The old man had a sweet face, like Santa Claus, with his red cheeks and bushy white beard. His clothes were ragged, though, and dirty. So was his face.

He smiled at me. It was a sad smile. I felt sorry for him. He knew, like I did, that he was going to die.

I heard the dogs before I saw them. Barking fiercely. Madly. They seemed to come out of nowhere, jumping on the old man, tearing first at his clothes, and then at his flesh. He reached out his hand to me, but there was nothing I could do. He slumped to the ground, and the dogs covered him completely, their mouths now dripping with red foam.

I couldn’t go back to sleep after my latest nightmare. The baby deer had become a helpless old man, and I was worn out watching him die every night.

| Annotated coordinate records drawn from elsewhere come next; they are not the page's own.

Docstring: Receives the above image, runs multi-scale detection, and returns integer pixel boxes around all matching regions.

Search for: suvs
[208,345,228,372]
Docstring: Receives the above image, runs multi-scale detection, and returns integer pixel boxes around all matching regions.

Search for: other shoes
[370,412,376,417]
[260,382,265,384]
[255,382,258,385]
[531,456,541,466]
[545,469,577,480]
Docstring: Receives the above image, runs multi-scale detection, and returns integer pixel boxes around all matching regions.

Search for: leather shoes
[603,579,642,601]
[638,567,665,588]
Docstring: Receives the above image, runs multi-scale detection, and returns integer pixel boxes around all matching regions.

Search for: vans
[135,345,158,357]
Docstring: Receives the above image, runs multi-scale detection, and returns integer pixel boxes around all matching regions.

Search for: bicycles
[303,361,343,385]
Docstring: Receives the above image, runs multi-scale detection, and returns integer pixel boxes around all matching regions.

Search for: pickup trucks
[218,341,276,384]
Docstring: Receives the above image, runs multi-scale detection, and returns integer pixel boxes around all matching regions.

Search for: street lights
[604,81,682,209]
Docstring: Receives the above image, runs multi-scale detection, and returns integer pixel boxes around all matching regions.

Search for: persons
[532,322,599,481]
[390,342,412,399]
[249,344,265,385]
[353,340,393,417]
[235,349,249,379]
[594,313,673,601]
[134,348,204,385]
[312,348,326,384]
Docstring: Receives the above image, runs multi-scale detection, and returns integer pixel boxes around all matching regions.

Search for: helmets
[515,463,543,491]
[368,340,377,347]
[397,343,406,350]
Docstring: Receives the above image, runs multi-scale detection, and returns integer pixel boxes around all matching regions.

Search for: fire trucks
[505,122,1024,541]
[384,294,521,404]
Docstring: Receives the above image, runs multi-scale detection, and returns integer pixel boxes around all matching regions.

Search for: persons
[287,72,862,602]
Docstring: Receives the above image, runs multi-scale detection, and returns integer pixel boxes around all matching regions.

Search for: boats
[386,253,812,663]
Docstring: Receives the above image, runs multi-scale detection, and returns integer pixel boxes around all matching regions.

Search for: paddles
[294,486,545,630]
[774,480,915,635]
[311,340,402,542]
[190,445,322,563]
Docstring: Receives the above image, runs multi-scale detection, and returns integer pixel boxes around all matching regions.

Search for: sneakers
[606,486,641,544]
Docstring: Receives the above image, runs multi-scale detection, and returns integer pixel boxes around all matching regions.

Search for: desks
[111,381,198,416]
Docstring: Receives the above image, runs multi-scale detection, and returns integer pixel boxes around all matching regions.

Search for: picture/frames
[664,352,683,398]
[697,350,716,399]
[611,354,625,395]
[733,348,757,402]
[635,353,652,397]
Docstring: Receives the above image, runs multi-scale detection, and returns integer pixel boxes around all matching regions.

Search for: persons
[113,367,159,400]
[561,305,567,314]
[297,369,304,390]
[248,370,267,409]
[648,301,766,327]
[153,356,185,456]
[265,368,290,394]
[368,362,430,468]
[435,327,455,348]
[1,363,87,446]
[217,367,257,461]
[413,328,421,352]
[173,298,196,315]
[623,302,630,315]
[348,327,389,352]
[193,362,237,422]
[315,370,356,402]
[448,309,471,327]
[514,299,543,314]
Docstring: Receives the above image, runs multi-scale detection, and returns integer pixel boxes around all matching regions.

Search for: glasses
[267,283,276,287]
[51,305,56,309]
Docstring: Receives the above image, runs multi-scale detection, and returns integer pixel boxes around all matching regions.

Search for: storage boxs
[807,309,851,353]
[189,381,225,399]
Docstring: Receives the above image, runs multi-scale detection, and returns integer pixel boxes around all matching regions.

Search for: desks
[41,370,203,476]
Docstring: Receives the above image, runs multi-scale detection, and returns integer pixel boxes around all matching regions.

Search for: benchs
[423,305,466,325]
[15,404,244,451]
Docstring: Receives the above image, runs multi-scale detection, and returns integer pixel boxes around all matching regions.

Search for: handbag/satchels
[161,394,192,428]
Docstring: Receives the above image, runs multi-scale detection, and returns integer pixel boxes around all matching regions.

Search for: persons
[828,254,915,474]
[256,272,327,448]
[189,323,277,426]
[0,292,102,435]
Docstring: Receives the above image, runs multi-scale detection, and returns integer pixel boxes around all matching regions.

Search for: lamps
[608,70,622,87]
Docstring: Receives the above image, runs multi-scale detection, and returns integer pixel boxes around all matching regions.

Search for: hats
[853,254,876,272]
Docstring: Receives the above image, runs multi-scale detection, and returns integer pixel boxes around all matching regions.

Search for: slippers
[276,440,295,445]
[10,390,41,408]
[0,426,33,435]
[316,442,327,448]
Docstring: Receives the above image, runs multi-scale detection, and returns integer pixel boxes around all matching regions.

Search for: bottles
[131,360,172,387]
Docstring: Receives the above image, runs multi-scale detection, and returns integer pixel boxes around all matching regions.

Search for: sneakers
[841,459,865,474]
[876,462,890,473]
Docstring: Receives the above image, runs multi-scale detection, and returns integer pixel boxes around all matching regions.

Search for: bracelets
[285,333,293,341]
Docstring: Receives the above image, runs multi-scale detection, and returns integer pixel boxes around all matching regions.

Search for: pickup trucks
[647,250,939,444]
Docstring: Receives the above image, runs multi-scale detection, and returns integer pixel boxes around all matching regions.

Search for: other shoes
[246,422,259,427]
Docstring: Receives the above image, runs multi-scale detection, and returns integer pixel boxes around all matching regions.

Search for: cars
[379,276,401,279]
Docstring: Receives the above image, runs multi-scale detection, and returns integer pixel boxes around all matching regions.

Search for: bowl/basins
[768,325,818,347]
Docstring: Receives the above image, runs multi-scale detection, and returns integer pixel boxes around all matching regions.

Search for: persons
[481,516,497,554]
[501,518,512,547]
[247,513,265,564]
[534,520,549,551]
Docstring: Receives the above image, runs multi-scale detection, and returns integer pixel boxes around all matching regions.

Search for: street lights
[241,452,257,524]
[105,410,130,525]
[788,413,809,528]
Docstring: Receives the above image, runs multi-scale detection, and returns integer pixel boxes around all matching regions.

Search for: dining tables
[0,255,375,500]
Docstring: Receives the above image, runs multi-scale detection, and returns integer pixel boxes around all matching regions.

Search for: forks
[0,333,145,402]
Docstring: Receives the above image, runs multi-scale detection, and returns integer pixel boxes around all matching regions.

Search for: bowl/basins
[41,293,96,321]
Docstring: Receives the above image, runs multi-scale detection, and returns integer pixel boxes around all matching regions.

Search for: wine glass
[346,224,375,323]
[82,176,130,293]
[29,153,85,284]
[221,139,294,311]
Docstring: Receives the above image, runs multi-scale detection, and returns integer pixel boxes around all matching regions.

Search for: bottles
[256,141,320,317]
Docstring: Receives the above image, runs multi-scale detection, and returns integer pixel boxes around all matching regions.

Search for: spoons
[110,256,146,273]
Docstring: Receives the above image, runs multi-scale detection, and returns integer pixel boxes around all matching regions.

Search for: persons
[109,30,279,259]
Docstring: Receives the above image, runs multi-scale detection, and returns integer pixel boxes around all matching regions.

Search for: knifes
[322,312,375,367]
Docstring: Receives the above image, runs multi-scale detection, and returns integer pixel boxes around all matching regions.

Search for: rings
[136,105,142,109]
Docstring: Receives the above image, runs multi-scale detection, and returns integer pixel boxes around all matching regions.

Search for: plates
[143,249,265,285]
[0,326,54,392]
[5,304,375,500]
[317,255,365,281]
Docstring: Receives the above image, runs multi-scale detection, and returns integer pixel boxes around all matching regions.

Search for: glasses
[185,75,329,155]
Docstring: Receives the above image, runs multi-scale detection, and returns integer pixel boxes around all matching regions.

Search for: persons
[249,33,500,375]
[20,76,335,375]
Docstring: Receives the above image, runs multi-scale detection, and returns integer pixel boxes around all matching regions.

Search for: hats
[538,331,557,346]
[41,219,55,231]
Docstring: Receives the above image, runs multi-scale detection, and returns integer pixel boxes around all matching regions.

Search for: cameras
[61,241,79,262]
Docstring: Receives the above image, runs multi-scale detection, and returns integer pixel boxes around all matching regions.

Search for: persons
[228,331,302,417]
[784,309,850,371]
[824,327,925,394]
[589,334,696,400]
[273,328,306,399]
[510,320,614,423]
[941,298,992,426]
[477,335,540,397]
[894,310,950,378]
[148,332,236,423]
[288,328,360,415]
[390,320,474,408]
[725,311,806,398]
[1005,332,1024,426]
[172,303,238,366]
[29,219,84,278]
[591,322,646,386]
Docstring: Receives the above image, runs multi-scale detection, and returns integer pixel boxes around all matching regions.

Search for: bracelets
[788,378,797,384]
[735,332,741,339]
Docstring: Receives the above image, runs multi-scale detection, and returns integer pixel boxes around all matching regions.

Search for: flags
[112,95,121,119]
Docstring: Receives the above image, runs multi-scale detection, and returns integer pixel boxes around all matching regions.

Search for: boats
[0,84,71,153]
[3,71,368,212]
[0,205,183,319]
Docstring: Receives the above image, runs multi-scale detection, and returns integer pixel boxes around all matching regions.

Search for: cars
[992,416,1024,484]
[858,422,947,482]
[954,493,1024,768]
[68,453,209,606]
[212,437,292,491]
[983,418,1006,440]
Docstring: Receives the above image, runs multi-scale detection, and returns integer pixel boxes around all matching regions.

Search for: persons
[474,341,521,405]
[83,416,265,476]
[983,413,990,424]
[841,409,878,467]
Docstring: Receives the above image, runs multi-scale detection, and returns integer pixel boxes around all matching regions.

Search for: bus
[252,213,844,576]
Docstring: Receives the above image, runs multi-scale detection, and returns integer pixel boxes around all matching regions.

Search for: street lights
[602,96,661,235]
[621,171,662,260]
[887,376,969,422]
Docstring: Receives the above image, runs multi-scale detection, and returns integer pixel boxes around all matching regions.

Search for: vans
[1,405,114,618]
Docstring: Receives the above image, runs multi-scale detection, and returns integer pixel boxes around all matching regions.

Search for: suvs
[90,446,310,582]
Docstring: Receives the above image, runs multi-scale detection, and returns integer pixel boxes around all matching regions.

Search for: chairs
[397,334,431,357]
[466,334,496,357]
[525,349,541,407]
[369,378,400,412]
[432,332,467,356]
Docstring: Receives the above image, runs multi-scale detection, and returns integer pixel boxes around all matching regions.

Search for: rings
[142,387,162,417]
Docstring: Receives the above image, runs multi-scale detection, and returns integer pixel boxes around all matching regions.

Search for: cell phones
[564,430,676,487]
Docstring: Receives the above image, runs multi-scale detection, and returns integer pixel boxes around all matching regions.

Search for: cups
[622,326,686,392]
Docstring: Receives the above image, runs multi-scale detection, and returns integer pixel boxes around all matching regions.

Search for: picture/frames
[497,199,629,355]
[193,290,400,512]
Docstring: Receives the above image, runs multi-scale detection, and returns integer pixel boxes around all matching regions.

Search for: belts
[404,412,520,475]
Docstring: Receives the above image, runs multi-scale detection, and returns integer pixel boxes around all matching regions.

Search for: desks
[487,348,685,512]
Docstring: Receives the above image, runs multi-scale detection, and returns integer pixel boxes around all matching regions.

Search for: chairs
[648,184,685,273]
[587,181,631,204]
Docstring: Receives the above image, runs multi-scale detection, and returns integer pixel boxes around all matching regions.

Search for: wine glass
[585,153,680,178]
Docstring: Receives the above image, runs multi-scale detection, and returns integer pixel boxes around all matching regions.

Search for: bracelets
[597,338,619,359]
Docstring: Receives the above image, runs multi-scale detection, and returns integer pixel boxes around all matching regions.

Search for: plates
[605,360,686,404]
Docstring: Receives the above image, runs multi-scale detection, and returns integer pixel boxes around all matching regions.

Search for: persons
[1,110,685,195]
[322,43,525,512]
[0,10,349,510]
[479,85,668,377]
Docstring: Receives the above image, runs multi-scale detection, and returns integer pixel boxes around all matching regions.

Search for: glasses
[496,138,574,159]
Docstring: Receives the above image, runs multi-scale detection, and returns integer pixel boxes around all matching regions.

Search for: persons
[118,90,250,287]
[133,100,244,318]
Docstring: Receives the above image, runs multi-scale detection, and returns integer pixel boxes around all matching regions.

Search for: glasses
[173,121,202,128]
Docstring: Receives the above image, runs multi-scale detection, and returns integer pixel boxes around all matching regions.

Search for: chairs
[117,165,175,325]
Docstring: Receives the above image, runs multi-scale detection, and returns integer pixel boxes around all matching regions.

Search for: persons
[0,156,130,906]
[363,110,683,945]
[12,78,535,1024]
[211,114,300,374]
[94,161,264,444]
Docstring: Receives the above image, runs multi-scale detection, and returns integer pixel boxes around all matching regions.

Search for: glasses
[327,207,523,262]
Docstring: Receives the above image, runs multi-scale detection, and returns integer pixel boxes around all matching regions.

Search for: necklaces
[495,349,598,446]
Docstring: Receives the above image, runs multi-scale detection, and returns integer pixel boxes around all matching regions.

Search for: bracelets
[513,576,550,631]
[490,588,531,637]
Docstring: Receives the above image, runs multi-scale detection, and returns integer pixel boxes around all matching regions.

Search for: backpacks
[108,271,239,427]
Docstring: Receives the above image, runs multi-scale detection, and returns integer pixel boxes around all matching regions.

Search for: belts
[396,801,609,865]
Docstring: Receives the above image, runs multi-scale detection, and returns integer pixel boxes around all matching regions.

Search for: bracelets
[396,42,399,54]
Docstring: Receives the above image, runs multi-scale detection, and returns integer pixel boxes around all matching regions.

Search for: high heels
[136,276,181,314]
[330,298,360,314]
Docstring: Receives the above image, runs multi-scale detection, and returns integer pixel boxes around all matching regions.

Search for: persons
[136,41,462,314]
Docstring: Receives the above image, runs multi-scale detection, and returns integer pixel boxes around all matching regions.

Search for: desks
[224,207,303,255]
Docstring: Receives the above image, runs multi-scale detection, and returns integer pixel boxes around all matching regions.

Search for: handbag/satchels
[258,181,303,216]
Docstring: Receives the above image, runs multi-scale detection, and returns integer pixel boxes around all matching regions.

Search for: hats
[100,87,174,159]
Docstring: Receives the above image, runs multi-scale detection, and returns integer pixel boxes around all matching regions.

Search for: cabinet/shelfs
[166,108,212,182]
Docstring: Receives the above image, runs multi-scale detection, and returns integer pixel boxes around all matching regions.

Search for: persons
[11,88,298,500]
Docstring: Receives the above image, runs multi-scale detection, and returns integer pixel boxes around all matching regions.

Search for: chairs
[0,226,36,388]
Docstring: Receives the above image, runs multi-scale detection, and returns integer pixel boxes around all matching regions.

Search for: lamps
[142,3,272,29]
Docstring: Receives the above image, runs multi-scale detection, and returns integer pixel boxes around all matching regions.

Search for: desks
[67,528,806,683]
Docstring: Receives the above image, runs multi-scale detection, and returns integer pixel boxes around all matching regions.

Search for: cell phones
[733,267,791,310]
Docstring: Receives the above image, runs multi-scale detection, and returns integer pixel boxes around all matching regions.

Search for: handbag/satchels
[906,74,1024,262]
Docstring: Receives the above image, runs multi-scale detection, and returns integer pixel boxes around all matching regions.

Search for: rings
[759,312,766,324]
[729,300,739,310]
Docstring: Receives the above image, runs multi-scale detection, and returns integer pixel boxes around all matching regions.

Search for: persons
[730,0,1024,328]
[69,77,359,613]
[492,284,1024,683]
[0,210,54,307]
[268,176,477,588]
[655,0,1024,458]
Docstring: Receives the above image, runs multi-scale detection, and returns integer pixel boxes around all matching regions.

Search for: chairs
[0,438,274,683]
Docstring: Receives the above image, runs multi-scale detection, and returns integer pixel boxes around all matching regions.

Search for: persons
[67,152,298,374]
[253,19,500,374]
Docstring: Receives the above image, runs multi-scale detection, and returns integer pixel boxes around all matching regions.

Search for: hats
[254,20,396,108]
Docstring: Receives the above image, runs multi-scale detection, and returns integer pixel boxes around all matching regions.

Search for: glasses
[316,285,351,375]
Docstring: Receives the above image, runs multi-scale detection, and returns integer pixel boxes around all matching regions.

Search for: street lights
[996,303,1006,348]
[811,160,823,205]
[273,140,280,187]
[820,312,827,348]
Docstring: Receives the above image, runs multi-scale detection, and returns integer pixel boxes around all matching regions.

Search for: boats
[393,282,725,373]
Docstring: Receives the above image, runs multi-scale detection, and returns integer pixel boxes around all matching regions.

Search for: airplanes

I’d curled myself on the window seat in my room, watching the dawn break, a blanket of crocheted roses wrapped around my legs. Outside a cold, wet wind blew, soaking everything in sight. It was technically raining, but the drops were so small, you couldn’t see them. It was more like a constant mist. Smirr, my grandfather called it. A fitting name.

I cradled a warm cup of tea against my chest. My mother had introduced me to tea when I was young. It was one of the ways she tried to incorporate my dad’s Scottish heritage into our American lives. My grandmother couldn’t understand why I didn’t want milk or sugar in my tea, how I could stand it “black,” but it’s how I’d been drinking it forever. Milk and sugar were for cereal. I didn’t want anything to get in the way of the pure, earthy liquid.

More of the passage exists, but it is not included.